Satu dua tahun belakangan, Kulonprogo merebak menjadi wilayah 'panas' untuk dibahas. Terlebih setelah adanya wacana sampai pelaksanaan NYIA (New Yogyakarta International Airport). Pro-kontra yang terjadi adalah menyoal beda paham kepentingan dan kemaslahatan. Baik itu lewat 'dalih' masyarakat setempat maupun aspek manfaat bagi masyarakat yang lebih luas. Waktu berlalu, fase pembebasan tanah pun beralih kepada fase pembangunan fisik salah satu fasilitas umum tersebut. Sedianya, tahun ini NYIA sudah beroperasi sehingga mampu mengakomodasi traffic lalu lintas udara yang memang amat padat (jika terus mengandalkan bandara lama -- Adisutjipto).
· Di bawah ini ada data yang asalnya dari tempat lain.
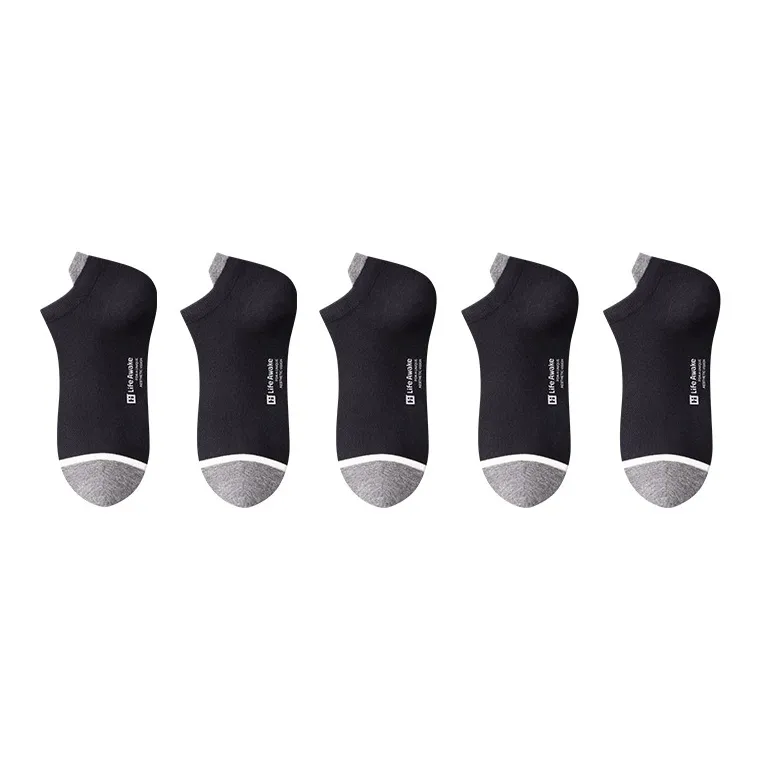 HLA Men Socks-12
Menatap Masa Depan Dengan Strategis
Baik setuju maupun tidak, toh bandara akan tetap strategis. Bagi saya sendiri yang hidup dalam hiruk pikuk masyarakat Yogyakarta akan lebih baik menyusun strategi. Sehingga utamanya bagi masyarakat setempat, predikat masyarakat terdampak kemudian dapat beralih predikat menjadi pihak yang diuntungkan oleh sebab pembangunan.
Dilansir dari laman kemenpan seorang warga Kulonprogo mengaku senang ketika terdapat sarana prasarana baru. Aksesibilitas yang dekat, serta pemberian daulat mandiri kepada masyarakat agar sua-kelola terkait UMKM didaerah mereka.
Tomira (Toko Milik Rakyat) merupakan model pemberdayaan ekonomi lokal dengan kemasan modern. Tomira merupakan jawaban atas menjamurnya minimarket modern berjejaring di berbagai daerah di Indonesia. Betapa tidak, kalau tidak diatur dengan baik, tidak jarang kehadirannya menggerus perekonomian masyarakat setempat lokal.
Untuk menyelamatkan Usaha Mikro, Kecil, dan Menengah (UMKM) lokal, Pemerintah Kabupaten Kulon Progo menginisiasi program yang dinamakan Toko Milik Rakyat (Tomira). Dengan tagline Bela Beli Kulon Progo, Pemkab Kulon Progo mengeluarkan Perda No 11 tahun 2011 yang mengatur perlindungan pasar tradisional serta penataan pusat perbelanjaan dan toko modern. "Konsekuensi Perda itu ialah, semua minimarket modern dengan jarak kurang dari 1.000 meter harus menentukan pilihan, yaitu tak diperpanjang izin, tutup, atau diambil alih oleh koperasi," ungkap Kepala Dinas Koperasi dan UMKM Kab Kulon Progo Sri Harmintarti, Sabtu (31/08) dikutip dari laman kemenpan.Â
Sekoci Ekonomi, Sebuah Solusi Kegelisahan
Beberapa waktu lalu, seorang Bambang Soepijanto melakukan anjangsana kepada masyarakat Kulonprogo. Agenda saat itu adalah duduk bersama untuk sharing kegelisahan warga setempat untuk nantinya berorientasi solusi agar masyarakat kian berdaya.
"Kumpul bersama warga memang selalu gayeng. Saya mengunjungi Kulonprogo untuk membahas prospek mengenai desa wisata. Pengelolaan fisik dan manajemen dalam bentuk UMKM sama-sama penting dalam mewujudkan desa wisata yang menyejahterakan. Mari bangun desa kita!", demikian caption yang beliau sematkan dalam videoblog kala diunggah dalam laman youtube miliknya.
Menurut Bambang Soepijanto, analogi sekoci ini berarti perahu-perahu kecil yang nantinya mampu untuk menyelamatkan 'perahu UMKM' milik masyarakat. Pada pelaksanaannya menyoal usaha mina atau perikanan milik warga perlu adanya usaha-usaha integratif. Mulai dari pembibitan, menjaga kualitas hasil panenan, sekaligus kesemuanya dibungkus secara cantik dalam tajuk desa wisata. Ketika diseminasi atau pembagian tanggung jawab serta rencana kerja tersebut berjalan lancar menurut beliau akan berlansung sebuah ekosistem sehat antara jual beli komoditas dalam UMKM masyarakat Kulonprogo. Demikian Bambang Soepijanto dalam menjawab kekhawatiran warga akan keberlangsungan UMKM dibidang mina atau perikanan.